EXERCISE TASK: Resume the conversation about pretrial orders and trial timing after its last line, keeping the same two voices and the same back-and-forth.

QUOTED PASSAGE:
----------

Exactly. And so that's one of the aspects of the pretrial order. The pretrial order is going to tell us how long the trial is. It's going to be a full day, is it going to be two days? And then even then with us exchanging the discovery, part of the benefit of us doing that in advance is that we can agree, "oh, we're going to agree to introduce this discovery. We're not going to agree to introduce this," so then we're more efficient with our time. But you'd be surprised how much four hours goes by because realistically, this two hours for me, excuse me, and two hours for the other side. So that goes by pretty quickly. And so that's another aspect of why we want to have a good flow in chronological order so that we're using our time efficiently during trial.

Heather Quick:

Yes. Because when we say there's a day, but half of that is for our presentation. And it's such a timing thing. And it really is important to get what you need in front of the judge to be heard within that time. Because our time is so valuable and, certainly earlier in my career, we'd be like, "oh, we'll get it done quicker." And courts would be mad because they're like, "okay, you have three witnesses. There's absolutely no way this entire hearing will get done in four hours." Which I know is mind-boggling to most people. They're like, "four hours is a long time."

Kat George:

Not at all.

Heather Quick:

There's objections and then argument. I mean, sometimes it can just go on forever it seems.

Kat George:

Yes.

----------

GIVEN DATA:
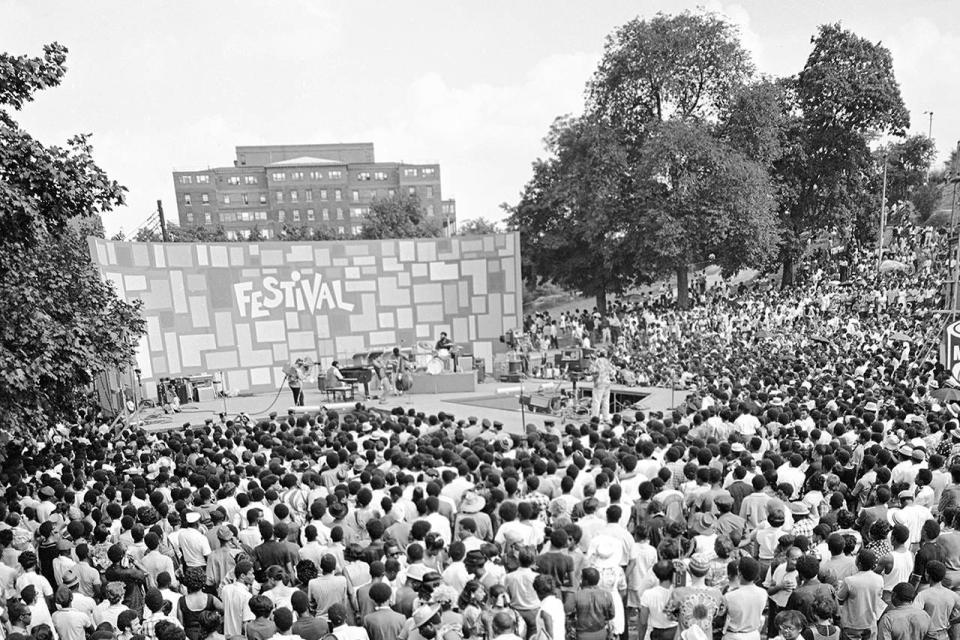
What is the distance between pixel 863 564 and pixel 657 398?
11.0 metres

----------

FINAL RESULT:
Heather Quick:

And we're not really moving forward. And that's why it's just so important to understand. That's why we spend so much time with you as the client and help you understand the pros and cons to maybe things that you want to say to the court. But what we're trying to tell you is that won't really advance your issue. And yes, the judges, I think in family law understand to some extent that people want to be heard, but they're not going to put up with a lot of nonsense.

Kat George:

Absolutely. And just to be frank, it's going to be hard to get 20 years down in two days. It's going to get hard to get 10 years down within two day trial. And so we still want your voice to be heard, but we also want to give you our expertise with regard to how your voice will best be heard. Some small other things might not help progress your case forward or progress our point forward but something else will. So it's unfortunate, but at the same time it is fortunate because then the court's not there for weeks on end. We're able to deal with this within two days, within a day, but efficiently still be able to progress your case forward or finalize the matter and still give you the opportunity to have your voice heard.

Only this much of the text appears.